▸ Given instruction
Give back the line where "What measurable distance" appears and all the lines after it until the listing ends, unchanged and with nothing else.

▸ Raw data
>>>
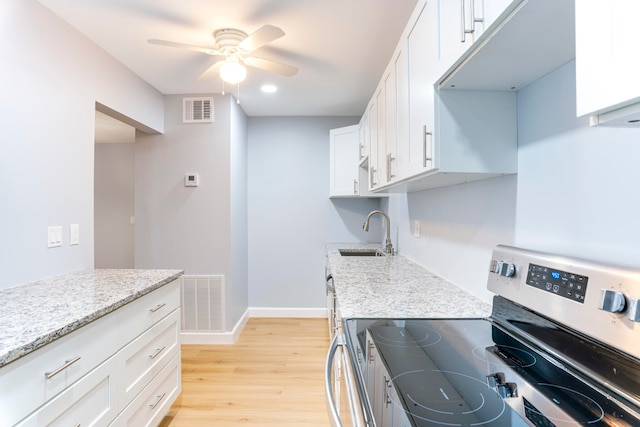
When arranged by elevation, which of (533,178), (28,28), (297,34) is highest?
(297,34)

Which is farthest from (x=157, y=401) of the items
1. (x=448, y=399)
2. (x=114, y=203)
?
(x=114, y=203)

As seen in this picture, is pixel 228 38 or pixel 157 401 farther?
pixel 228 38

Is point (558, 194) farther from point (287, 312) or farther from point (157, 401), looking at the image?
point (287, 312)

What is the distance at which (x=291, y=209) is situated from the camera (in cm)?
404

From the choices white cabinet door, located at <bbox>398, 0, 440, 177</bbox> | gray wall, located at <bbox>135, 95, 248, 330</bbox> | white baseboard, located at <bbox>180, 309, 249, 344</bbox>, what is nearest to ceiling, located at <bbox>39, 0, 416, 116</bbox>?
gray wall, located at <bbox>135, 95, 248, 330</bbox>

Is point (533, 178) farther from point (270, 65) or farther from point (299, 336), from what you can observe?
point (299, 336)

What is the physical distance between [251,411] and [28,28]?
2.50 m

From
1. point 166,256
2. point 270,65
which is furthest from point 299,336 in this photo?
point 270,65

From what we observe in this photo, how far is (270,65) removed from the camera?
223 cm

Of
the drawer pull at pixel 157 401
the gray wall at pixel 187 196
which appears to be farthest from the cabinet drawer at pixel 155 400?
the gray wall at pixel 187 196

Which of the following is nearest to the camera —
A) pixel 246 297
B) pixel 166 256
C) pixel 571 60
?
pixel 571 60

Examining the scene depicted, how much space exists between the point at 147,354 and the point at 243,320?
211cm

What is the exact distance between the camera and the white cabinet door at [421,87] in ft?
3.90

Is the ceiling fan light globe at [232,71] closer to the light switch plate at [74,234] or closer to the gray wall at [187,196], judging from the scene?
the gray wall at [187,196]
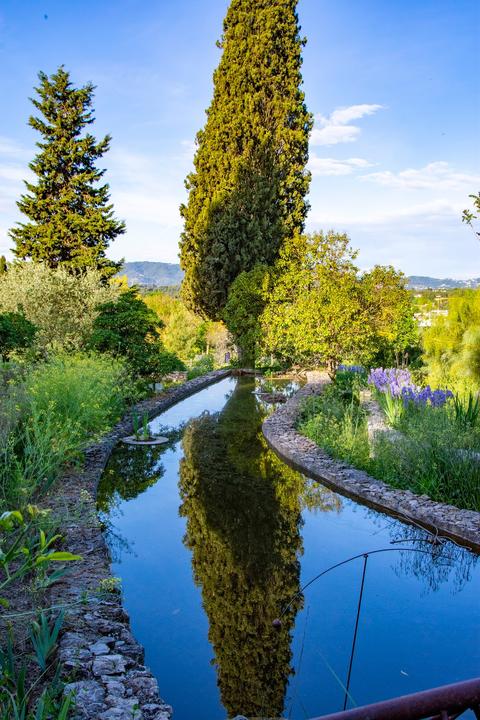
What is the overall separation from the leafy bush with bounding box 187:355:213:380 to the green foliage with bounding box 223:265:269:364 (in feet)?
4.47

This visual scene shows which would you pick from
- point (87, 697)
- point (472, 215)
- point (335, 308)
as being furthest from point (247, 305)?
point (87, 697)

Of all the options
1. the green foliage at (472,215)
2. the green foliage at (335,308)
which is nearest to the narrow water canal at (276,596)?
the green foliage at (472,215)

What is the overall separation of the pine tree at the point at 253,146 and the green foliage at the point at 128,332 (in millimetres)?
6746

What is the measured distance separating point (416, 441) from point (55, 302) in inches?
365

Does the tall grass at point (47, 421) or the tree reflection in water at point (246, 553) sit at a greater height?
the tall grass at point (47, 421)

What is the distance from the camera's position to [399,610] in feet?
10.5

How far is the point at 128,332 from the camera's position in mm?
10188

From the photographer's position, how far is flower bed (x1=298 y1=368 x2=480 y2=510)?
4.88 m

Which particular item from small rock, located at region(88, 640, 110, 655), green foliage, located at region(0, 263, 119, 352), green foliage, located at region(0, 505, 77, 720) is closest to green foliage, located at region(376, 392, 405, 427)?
small rock, located at region(88, 640, 110, 655)

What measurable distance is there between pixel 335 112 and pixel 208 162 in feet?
14.0

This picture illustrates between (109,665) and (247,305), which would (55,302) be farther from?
(109,665)

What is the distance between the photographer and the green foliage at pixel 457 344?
7.51 metres

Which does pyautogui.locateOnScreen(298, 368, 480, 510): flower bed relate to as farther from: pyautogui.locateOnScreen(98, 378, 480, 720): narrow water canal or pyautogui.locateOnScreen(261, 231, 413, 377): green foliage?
pyautogui.locateOnScreen(261, 231, 413, 377): green foliage

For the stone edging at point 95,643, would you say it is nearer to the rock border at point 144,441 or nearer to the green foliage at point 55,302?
the rock border at point 144,441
<<<
▸ Solution to the problem
What measurable distance is there between pixel 335 112 and pixel 208 162 in feet?
14.0

This picture illustrates between (109,665) and (247,305), which would (55,302) be farther from?
(109,665)

What is the distance between the photographer and the green foliage at pixel 457 344?
7.51 metres

Which does pyautogui.locateOnScreen(298, 368, 480, 510): flower bed relate to as farther from: pyautogui.locateOnScreen(98, 378, 480, 720): narrow water canal or pyautogui.locateOnScreen(261, 231, 413, 377): green foliage?
pyautogui.locateOnScreen(261, 231, 413, 377): green foliage

For the stone edging at point 95,643, would you say it is nearer to the rock border at point 144,441 or nearer to the green foliage at point 55,302?
the rock border at point 144,441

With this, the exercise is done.